OPINIÃO
Jornal A Tarde 31 de novembro de 2002
Texto Reynivaldo Brito
A ingratidão é um sentimento ou está ligada ao caráter do indivíduo? Tenho em mente uma frase dita por uma pessoa que tem grande experiência de vida que é o psiquiatra Sílio Andrade: "O beneficiado nunca perdoa o favor que lhes faça". Portanto, se você fizer um favor a alguém pode esperar que existe uma grande possibilidade de essa pessoa o evitar ou, na primeira oportunidade, arquitetar alguma ação que desagrade. O favor é impagável.
Diante dessa constatação, o que fazer? Deixar de atender a uma solicitação de um conhecido, colega de trabalho ou mesmo parente? É uma situação embaraçosa e de difícil resposta. Normalmente, optamos por atender, ajudar,até por uma questão, muitas vezes , de sentimento de solidariedade ou humanitário. Mas corremos o risco de receber uma ingratidão de volta.
Acho que ninguém de sã consciência faz um favor ou um bem a alguém esperando troco. Porém, o máximo que podemos esperar é que essa pessoa não nos cause embaraço ou dificuldade.
Tenho observado e sentido na própria pele outra constatação na difícil convivência humana. Diz um dito popular que "a criatura sempre se rebela contra o criador". Isto começou com Adão e Eva, que simbolicamente eternizou o ato da rebeldia representado por uma maçã saboreada por Eva.

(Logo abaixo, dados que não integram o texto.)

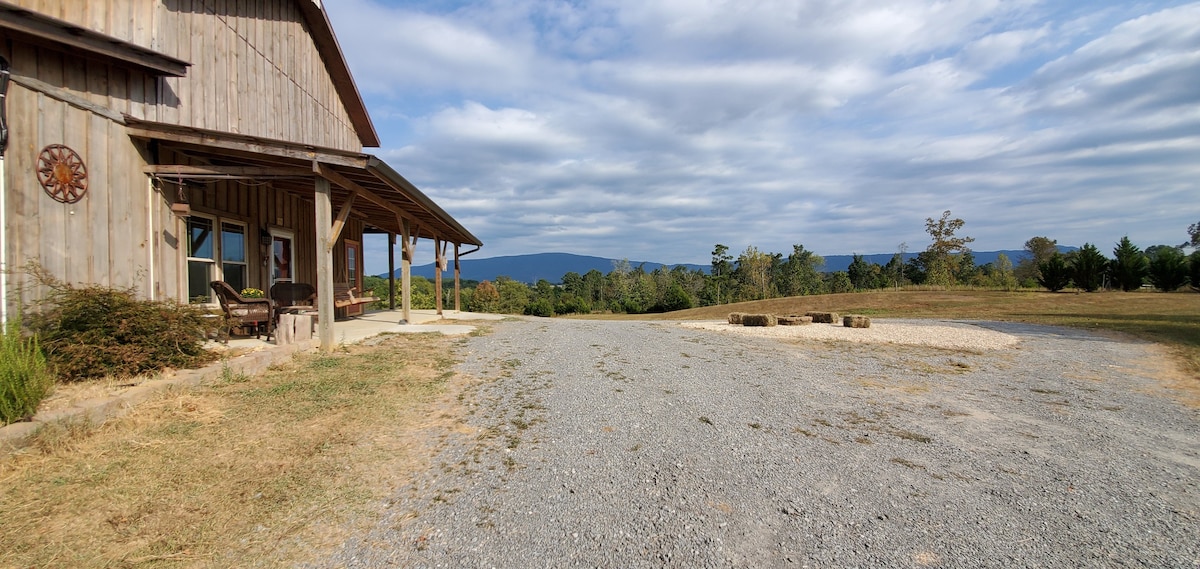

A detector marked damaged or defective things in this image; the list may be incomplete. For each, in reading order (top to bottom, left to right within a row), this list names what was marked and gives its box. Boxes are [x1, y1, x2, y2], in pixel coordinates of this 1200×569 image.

rusty metal ornament [36, 144, 87, 204]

De lá para cá, bilhões de maçãs foram e são saboreadas todos os minutos pelos que, de alguma maneira, traem seus criadores, tutores e padrinhos.
É a vida, dizem os céticos. Sabemos que a Terra continua a girar e que a vida vai sucumbindo a cada segundo. Sabemos também que as pessoas mudam, e, consequentemente, as relações humanas. Muitas mudam ao sabor das conveniências pessoais e aí bajulam , se humilham, agarradas aos estertores do poder ou de quem está por cima em determinados momentos de sua existência. Mas tudo isso não nos impede de ficarmos indignados com atitudes mesquinhas de terceiros. Este direito inalienável de pensar, de refletir sobre atitudes nos enriquece, desde que guardemos um distanciamento emocional.
Como não busco o reino dos céus, mesmo porque tenho dúvidas se existe uma segunda vida, passa longe de mim o esquecimento dessas atitudes. Ignoro para o resto da vida e desprezo todos os falsos, ingratos e arrogantes. Não os desejo mal algum. Quero que continuem seus caminhos , mas longe de mim.
Nos intervalos de uma entrevista que fiz com um famoso escritor baiano, recentemente falecido , para a revista manchete, ele me revelou três coisas que guardei. Disse-me que àquela altura da vida não queria conhecer mais ninguém e que lhe bastavam os amigos que tinha feito durante sua existência. Disse-me ainda, que preferia estar por perto dos falsos amigos e dos inimigos para vigiá-los melhor. Aí discordo do querido escritor. Ao contrário, prefiro ficar longe dos falsos amigos e dos inimigos gratuitos que, porventura , existam, porque tenho um temperamento de intolerância para com eles.É um defeito, eu sei.Mas, quem não os tem?